Pattern: Callback as trigger, Status endpoint as truth The callback tells you when to check. The Payment Status endpoint tells you whether it's real. Never update order status based on callback parameters alone.

Payment Providers

Use the provider parameter in Process Payment. Each provider has different minimum order amounts, supported currencies, and fee structures.

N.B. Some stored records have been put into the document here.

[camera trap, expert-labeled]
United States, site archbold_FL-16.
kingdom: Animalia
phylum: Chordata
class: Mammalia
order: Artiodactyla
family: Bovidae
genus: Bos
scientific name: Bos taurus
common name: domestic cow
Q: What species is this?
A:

Fees are generally lower for larger transaction amounts.

Provider ID	Currency	Notes
moonpay	Multi	Wide coverage, popular choice
stripe	USD only	Use Convert endpoint for EUR/GBP/etc.
transak	Multi	Good international coverage
wert	USD only	Fast onboarding for customers
rampnetwork	USD only	Use Convert endpoint for other currencies
guardarian	Multi	Multi-currency support
mercuryo	Multi	Multi-currency support
banxa	Multi	Multi-currency support
transfi	USD only	Use Convert endpoint
utorg	Multi	Multi-currency support
revolut	Multi	Recommended for UK customers (bypasses 24h FCA cooling-off period)

Fee handling Processing fees can be passed to the customer at checkout. When enabled, the customer sees fees transparently and the merchant receives the full order amount in USDC.

Requirements

For the Merchant

A USDC wallet on the Polygon network. Use any self-custodial wallet — Trust Wallet (SWIFT option), MetaMask, Coinbase Wallet, or similar.

For the Customer

A 3D Secure enabled card (Verified by Visa / Mastercard SecureCode). First-time customers may need to complete identity verification (KYC) with the payment provider — typically under 2 minutes.

Technical Requirements

Callback endpoints must use HTTPS. The callback handler must respond within a reasonable timeout. Store ipn_token values in your database for payment verification.

Payment finality USDC payouts are irreversible on-chain. Card disputes are handled entirely by the payment provider — merchants receive USDC payouts and are not involved in chargeback processes.

Changelog

Version	Date	Changes
v1.0	2025-02-13	Initial release — Create Wallet, Process Payment, Convert to USD, Callback Event, Payment Status.